You may not have heard of Olo, but if you’ve placed an online order from Five Guys, Chili’s, The Cheesecake Factory, Jamba Juice, Shake Shack, Sweetgreen, Wingstop, or one of over 300 other chains representing around 70,000 restaurants, you’ve used their software. It’s arguably the most important tech company in its space, but its path to success has been improbable.
I first met Noah when he came to South Africa for a year before he was supposed to start an MBA at Harvard. There, I saw him lead the office for Endeavor Global, a non-profit focused on encouraging entrepreneurship, and I was impressed by his ambition and focus. As he shared his idea for Olo with me, I was skeptical of the concept but unequivocally long on Noah.
When Noah ultimately decided that it was Olo instead of HBS, I wrote a check. It was a completely irrational decision on both of our parts.
Noah was addressing a truly minuscule market. In 2005, building software to enable mobile ordering meant serving an addressable market that consisted of a small cadre of BlackBerry power users, and an even smaller audience with the patience to punch in an order via a T9 interface. The iPhone was two years away, there were no app stores, and mobile was a backwater of business development, not a blue ocean for venture capital.
Beyond the technical challenges, the “Online to Offline” user experience pattern that now powers metros across the globe was largely non-existent. Even after the mobile platforms matured and Uber and Airbnb helped to popularize the “O2O” model, Noah had to manage glacial enterprise sales cycles and the overhead of educating the owners of restaurant chains, simultaneously pivoting his tech platform to modern technology, all the while fending off fresh competitors that were entering the space en masse.
Any of Noah’s would-have-been contemporaries at Harvard would have looked at the Olo case study and come away with the impression that it was a victim of the “curse of the first mover.” Fortunately, Noah is the embodiment of another truism: Great entrepreneurs find a way.

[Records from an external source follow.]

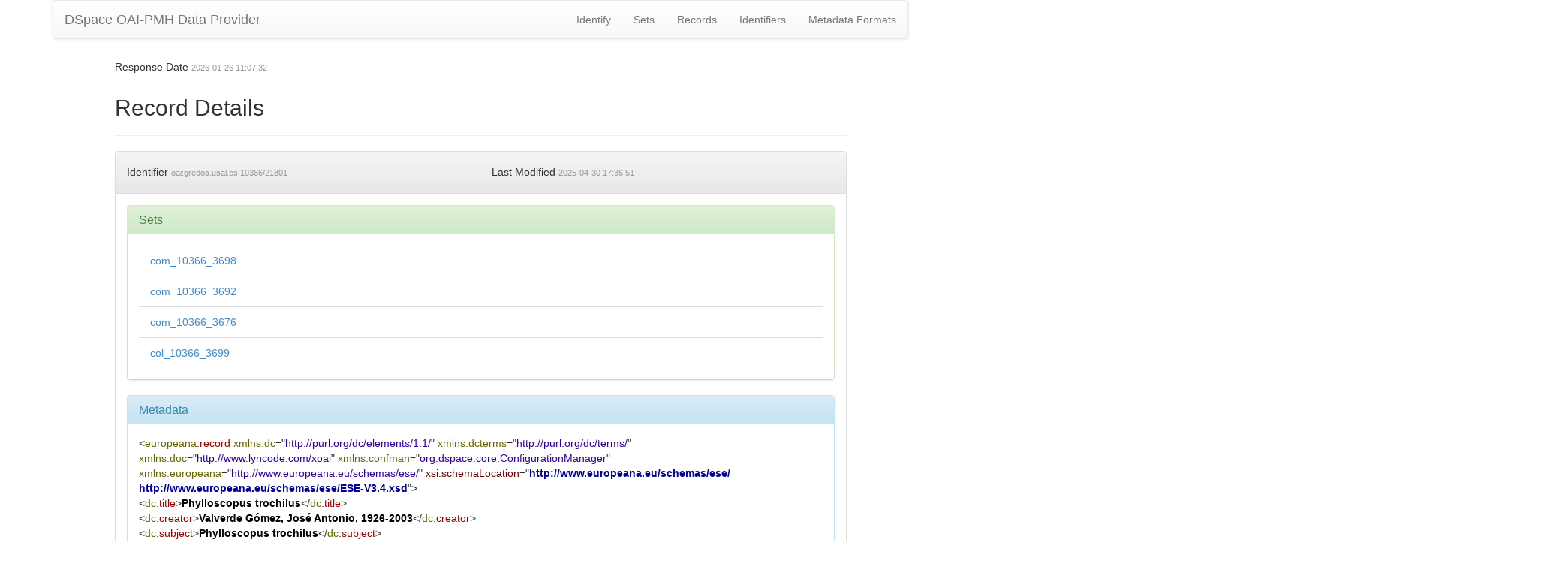

--- FILE ---
content_type: application/xml;charset=UTF-8
request_url: https://gredos.usal.es/oai/request?verb=GetRecord&metadataPrefix=ese&identifier=oai:gredos.usal.es:10366/21801
body_size: 4068
content:
<?xml version="1.0" encoding="UTF-8"?><?xml-stylesheet type="text/xsl" href="static/style.xsl"?><OAI-PMH xmlns="http://www.openarchives.org/OAI/2.0/" xmlns:xsi="http://www.w3.org/2001/XMLSchema-instance" xsi:schemaLocation="http://www.openarchives.org/OAI/2.0/ http://www.openarchives.org/OAI/2.0/OAI-PMH.xsd"><responseDate>2026-01-26T11:07:32Z</responseDate><request verb="GetRecord" identifier="oai:gredos.usal.es:10366/21801" metadataPrefix="ese">https://gredos.usal.es/oai/request</request><GetRecord><record><header><identifier>oai:gredos.usal.es:10366/21801</identifier><datestamp>2025-04-30T17:36:51Z</datestamp><setSpec>com_10366_3698</setSpec><setSpec>com_10366_3692</setSpec><setSpec>com_10366_3676</setSpec><setSpec>col_10366_3699</setSpec></header><metadata><europeana:record xmlns:europeana="http://www.europeana.eu/schemas/ese/" xmlns:confman="org.dspace.core.ConfigurationManager" xmlns:doc="http://www.lyncode.com/xoai" xmlns:dcterms="http://purl.org/dc/terms/" xmlns:xsi="http://www.w3.org/2001/XMLSchema-instance" xmlns:dc="http://purl.org/dc/elements/1.1/" xsi:schemaLocation="http://www.europeana.eu/schemas/ese/ http://www.europeana.eu/schemas/ese/ESE-V3.4.xsd">
<dc:title>Phylloscopus trochilus</dc:title>
<dc:creator>Valverde Gómez, José Antonio, 1926-2003</dc:creator>
<dc:subject>Phylloscopus trochilus</dc:subject>
<dc:subject>Mosquitero musical</dc:subject>
<dc:subject>Sylviidae</dc:subject>
<dc:subject>Sílvidos</dc:subject>
<dc:subject>Ornitología</dc:subject>
<dc:subject>Morfometría</dc:subject>
<dc:subject>Castilla y León (España)</dc:subject>
<dc:subject>Valladolid (España : Provincia)</dc:subject>
<dc:subject>Toro (Zamora, España)</dc:subject>
<dc:subject>Phylloscopus trochilus</dc:subject>
<dc:subject>Willow Warbler</dc:subject>
<dc:subject>Sylviidae</dc:subject>
<dc:subject>Ornithology</dc:subject>
<dc:subject>Morphometrics</dc:subject>
<dc:subject>Castilla y León (Spain)</dc:subject>
<dc:subject>Valladolid (Spain : Province)</dc:subject>
<dc:subject>Toro (Zamora, Spain)</dc:subject>
<dc:description>Recopilación de observaciones y datos morfométricos y de muda del Mosquitero musical (Phylloscopus trochilus), de salidas de campo a diferentes localidades de la provincia de Valladolid y Toro (Zamora), entre el 23 de julio de 1943 y el 15 de agosto de 1952.</dc:description>
<dc:description>Compilation of observations and shedding and morphometric data of the Willow Warbler (Phylloscopus trochilus), from field trips to different villages of the province of Valladolid and Toro (Zamora), between the 23rd of July of 1943 and the 15th of August of 1952.</dc:description>
<dc:date>2008-09-30</dc:date>
<dc:date>2009-10-08T11:15:21Z</dc:date>
<dc:date>2009-10-08T11:15:21Z</dc:date>
<dc:date>[ND]</dc:date>
<dc:date>2009-10-08T11:15:21Z</dc:date>
<dc:type>info:eu-repo/semantics/workingPaper</dc:type>
<dc:type>info:eu-repo/semantics/workingPaper</dc:type>
<dc:identifier>http://hdl.handle.net/10366/21801</dc:identifier>
<dc:language>Español</dc:language>
<dc:language>spa</dc:language>
<dc:relation>Adobe Acrobat</dc:relation>
<dc:rights>Attribution-NonCommercial-NoDerivs 3.0 Unported</dc:rights>
<dc:rights>https://creativecommons.org/licenses/by-nc-nd/3.0/</dc:rights>
<dc:rights>info:eu-repo/semantics/openAccess</dc:rights>
<dc:format>7 páginas</dc:format>
<dc:format>application/pdf</dc:format>
<dc:coverage>Valladolid (España : Provincia)</dc:coverage>
<dc:coverage>Toro (Zamora, España)</dc:coverage>
<dc:coverage>1943-07-23 a 1952-08-15</dc:coverage>
<europeana:object>https://gredos.usal.es/bitstream/10366/21801/5/JAVCC_028_Ptro.pdf.jpg</europeana:object>
<europeana:provider>Hispana</europeana:provider>
<europeana:type>TEXT</europeana:type>
<europeana:rights>https://creativecommons.org/licenses/by-nc-nd/3.0/</europeana:rights>
<europeana:dataProvider>Gredos. Repositorio Documental de la Universidad de Salamanca</europeana:dataProvider>
<europeana:isShownAt>http://hdl.handle.net/10366/21801</europeana:isShownAt>
</europeana:record></metadata></record></GetRecord></OAI-PMH>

Noah’s vision of what the market could be was decades ahead of everyone else, but he operated his company with a clear-eyed focus on what it would take to make it through the quarter. In 2008 Noah cut burn in half by retooling as a B2B2C oriented subscription fee business. A year later, he arrived at an Olo board meeting with the opening: “We used to spend $150,000 each month to get 10,000 users to sign up. Now we’re getting paid $150,000 each month and getting 100,000 users to sign up. This is probably a better model.” This approach allowed him to stretch a small seed round for three years and make his series A last five.
After a dozen years of toiling in anonymity, the dominos have started to fall. In the last six months, Olo has signed a significant partnership with Uber, enjoyed an oversubscribed secondary offering, and leased the entire 82nd floor of NYC’s One World Trade Center as a base of operation to further its plan to remake the restaurant industry.
The Founder Partner program has been an important part of our fund since its inception. It’s designed to be mutually beneficial, whereby we support our Founder Partners in paying-it-forward by assisting in their angel investing while we, and our portfolio, get the benefit of the experience of these world-class founders. Over the last two decades, I’ve benefited tremendously from watching the Olo story unfold, and I’d be thrilled if our most recently funded companies made Noah a role model.
We’re thrilled to have Noah join a team that includes Dia&Co CEO Nadia Boujarwah, SeatGeek CEO Jack Groetzinger, Tamr CEO Andy Palmer, Firebase founder James Tamplin, Bloomreach CEO Raj De Datta, and serial entrepreneur Zach Klein, and can’t wait to see what we can cook up together.